Go to the line that contains "A man and a", then write out that line and all that follow to the end of the listing, exactly and without pictures.

BEGIN

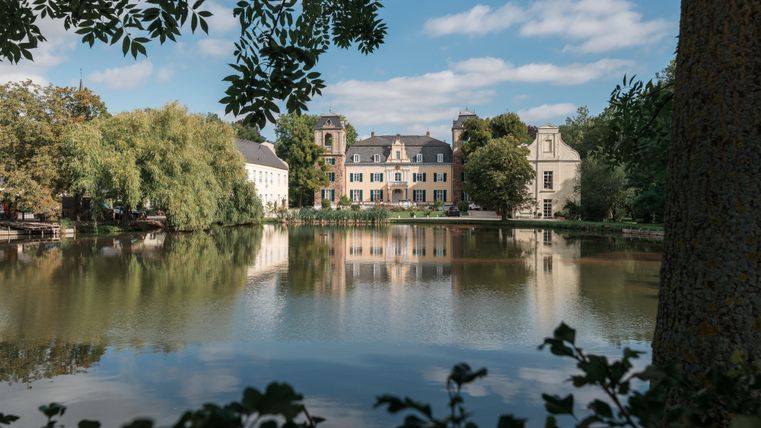 Eine malerische Landschaft mit einem ruhigen See und historischen Gebäuden im Hintergrund. Das Bild zeigt eine friedliche Atmosphäre mit schönem Wetter.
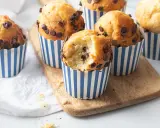 Muffin con gocce di cioccolato, perfetti per la friggitrice ad aria. Uno è stato morso, rivelando un interno soffice e goloso.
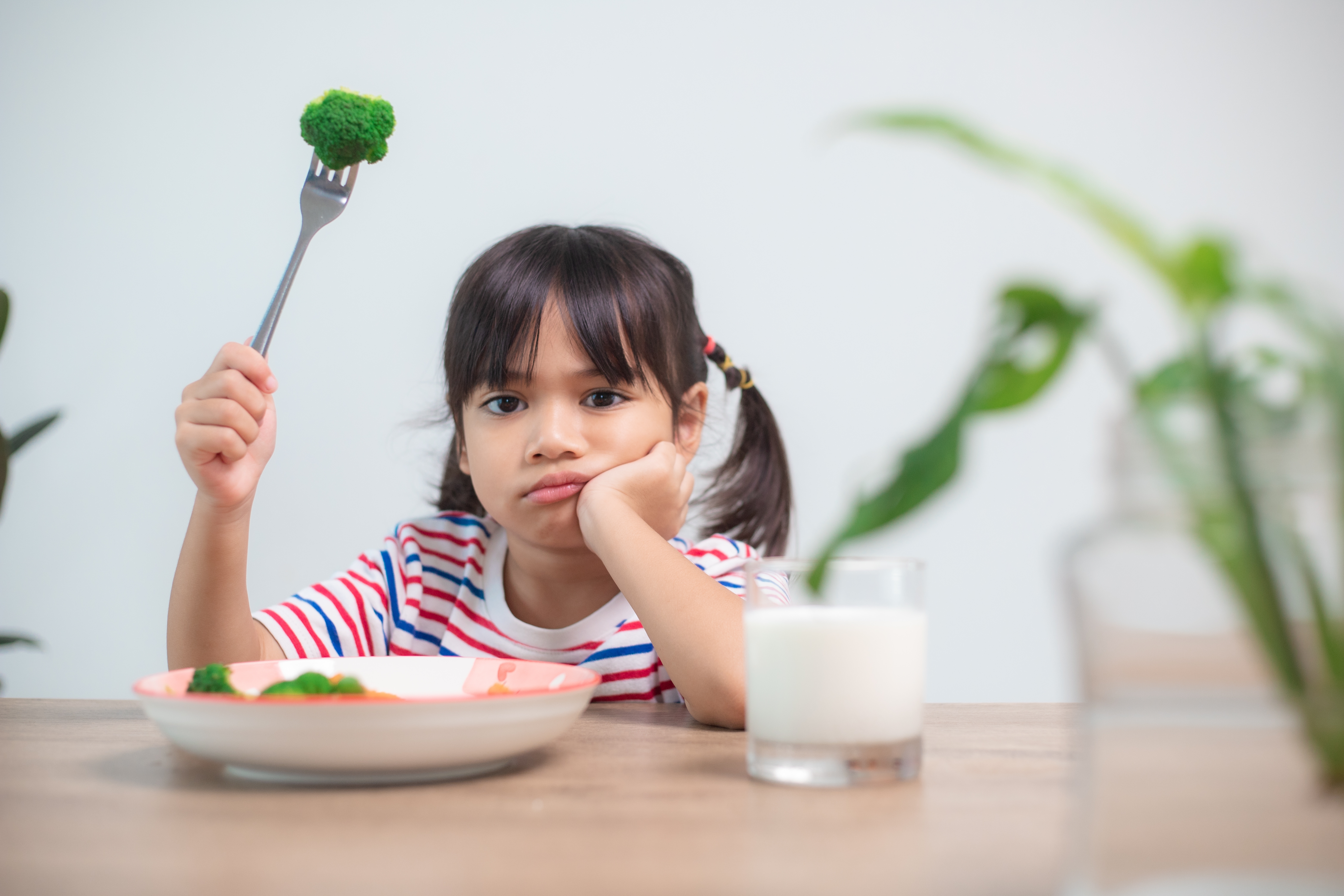 Child in striped shirt reluctantly holding broccoli on fork, looking unenthusiastic about eating vegetables.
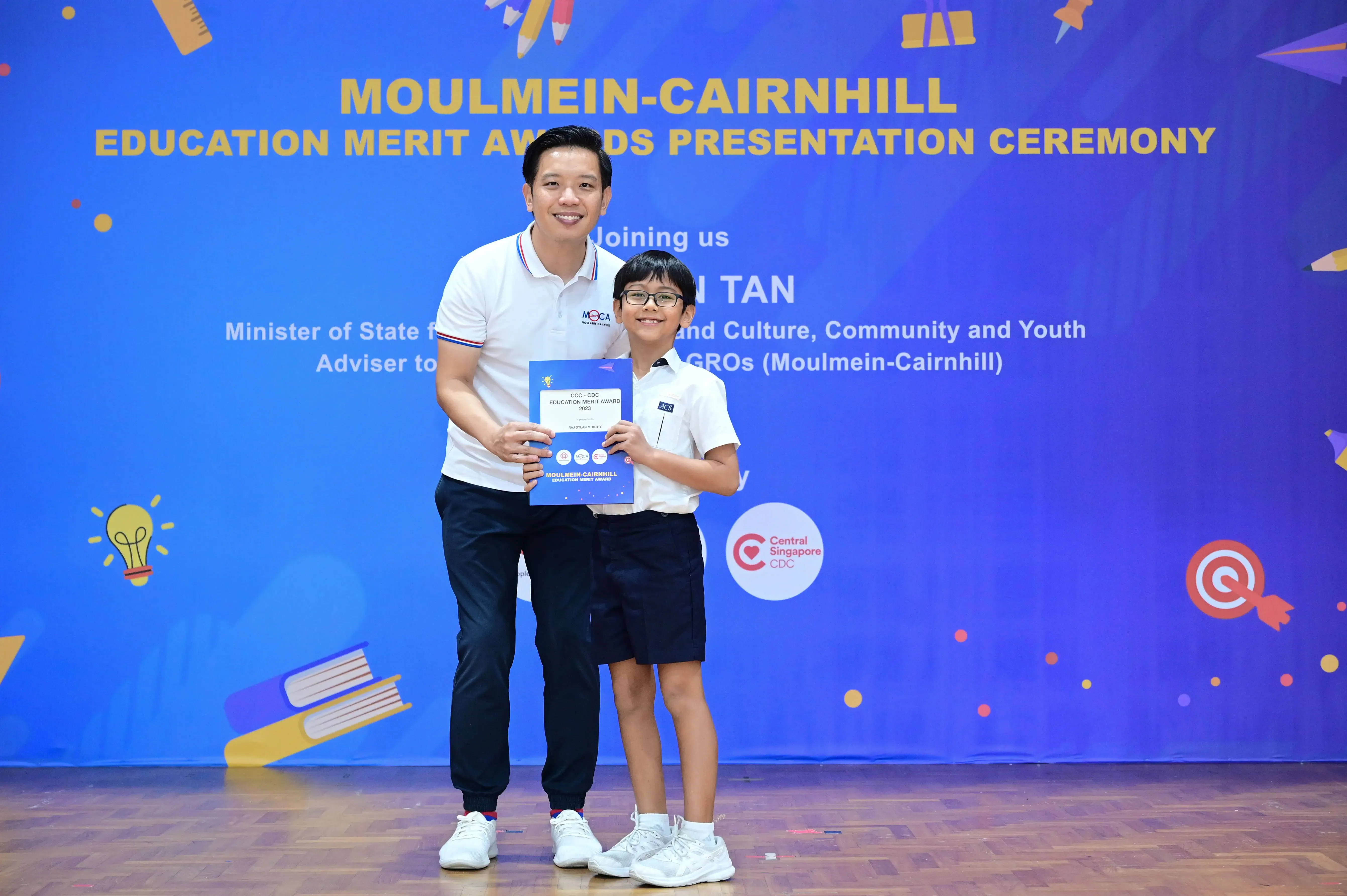 A man and a young boy hold an award certificate at the Moulmein-Cairnhill Education Merit Awards Presentation Ceremony.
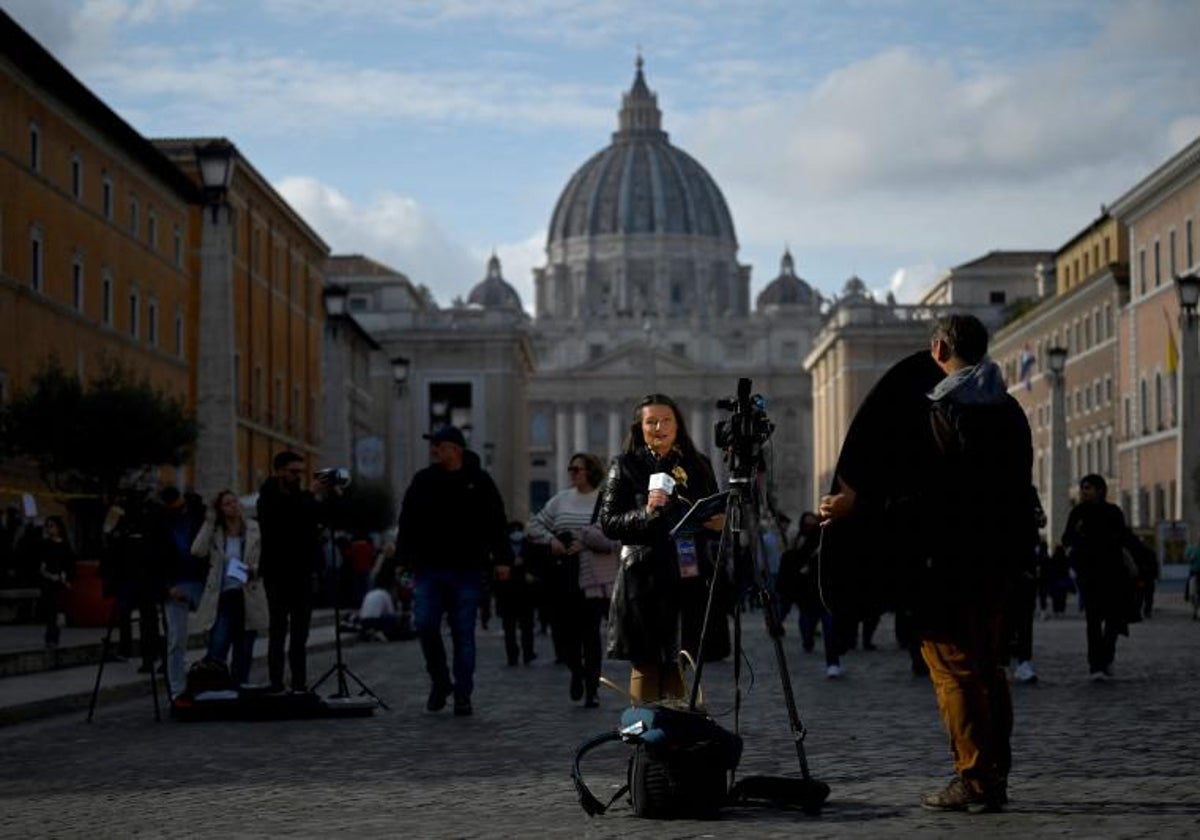 Un periodista se para frente a una cámara, con la Basílica de San Pedro al fondo, tras el anuncio de la muerte del ex Papa Benedicto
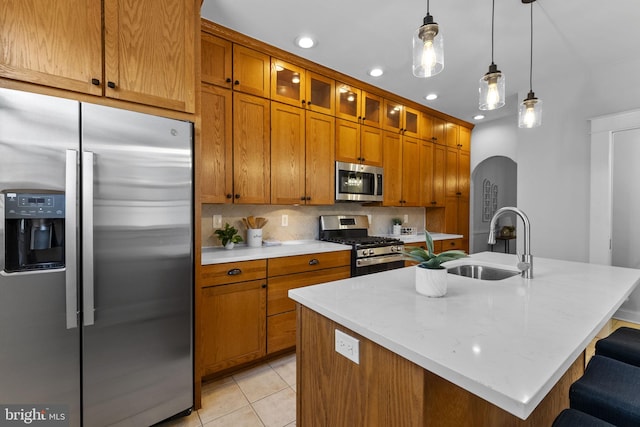 kitchen with light tile patterned floors, brown cabinetry, a sink, stainless steel appliances, and tasteful backsplash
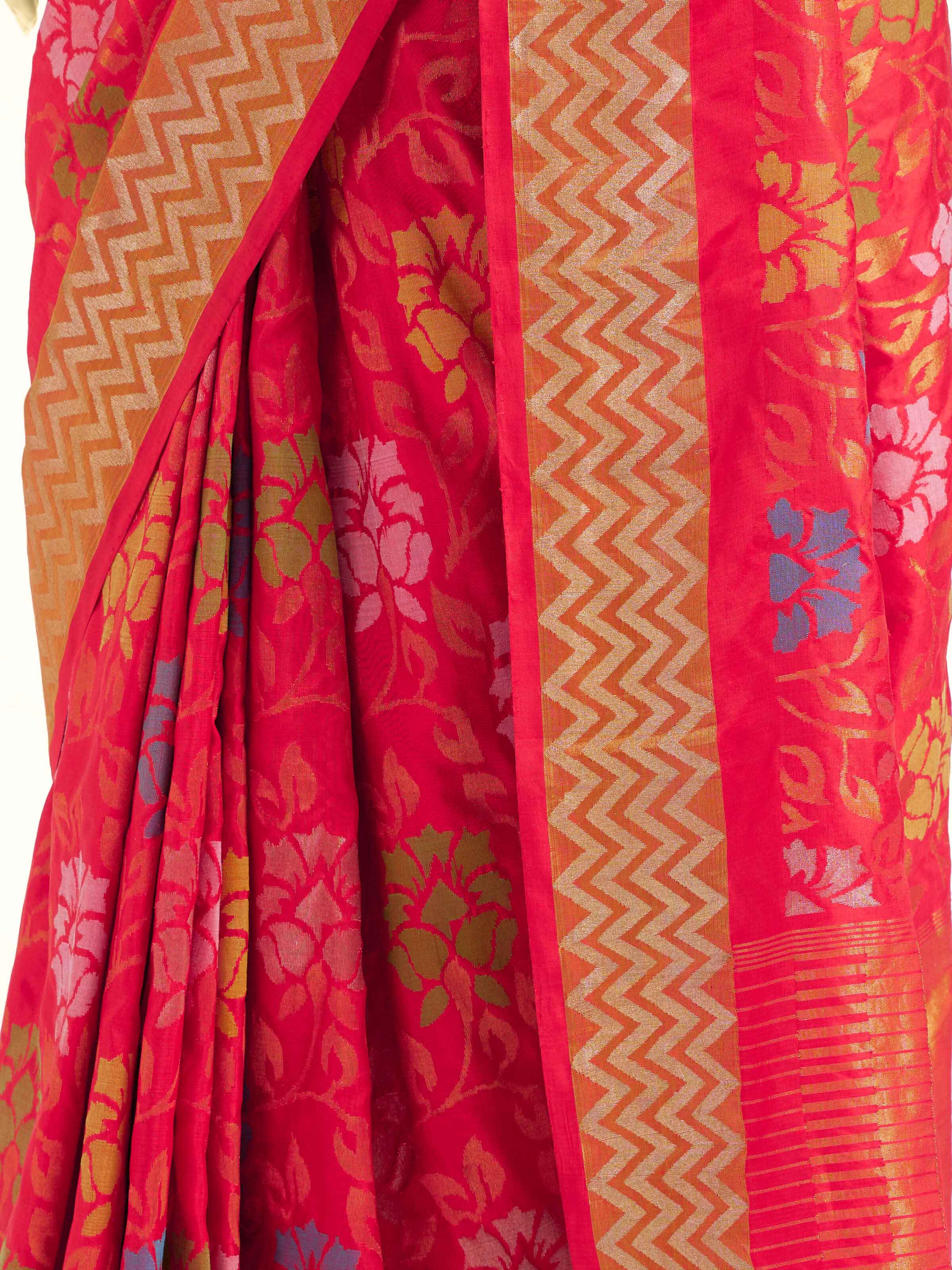 Detail view of red mulberry silk Uppada Jamdani saree showing intricate weave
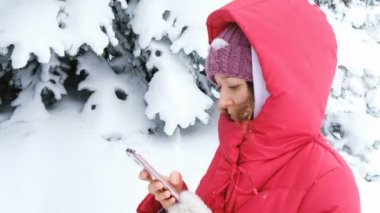 Kızı ormanda oynadı ve önemli haber hatırladım hızlı bir mesaj kız aşağı ceketli ve kafasındaki kar ile önemli konular hakkında yazıyor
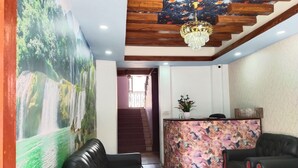 A reception area with a wooden ceiling, a chandelier, a reception desk, and a seating area with black leather sofas and a small yellow stool. - Charming Durbar Hotel  (Kathmandu)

END

Result below
 A man and a young boy hold an award certificate at the Moulmein-Cairnhill Education Merit Awards Presentation Ceremony.
 Un periodista se para frente a una cámara, con la Basílica de San Pedro al fondo, tras el anuncio de la muerte del ex Papa Benedicto
 kitchen with light tile patterned floors, brown cabinetry, a sink, stainless steel appliances, and tasteful backsplash
 Detail view of red mulberry silk Uppada Jamdani saree showing intricate weave
 Kızı ormanda oynadı ve önemli haber hatırladım hızlı bir mesaj kız aşağı ceketli ve kafasındaki kar ile önemli konular hakkında yazıyor
 A reception area with a wooden ceiling, a chandelier, a reception desk, and a seating area with black leather sofas and a small yellow stool. - Charming Durbar Hotel  (Kathmandu)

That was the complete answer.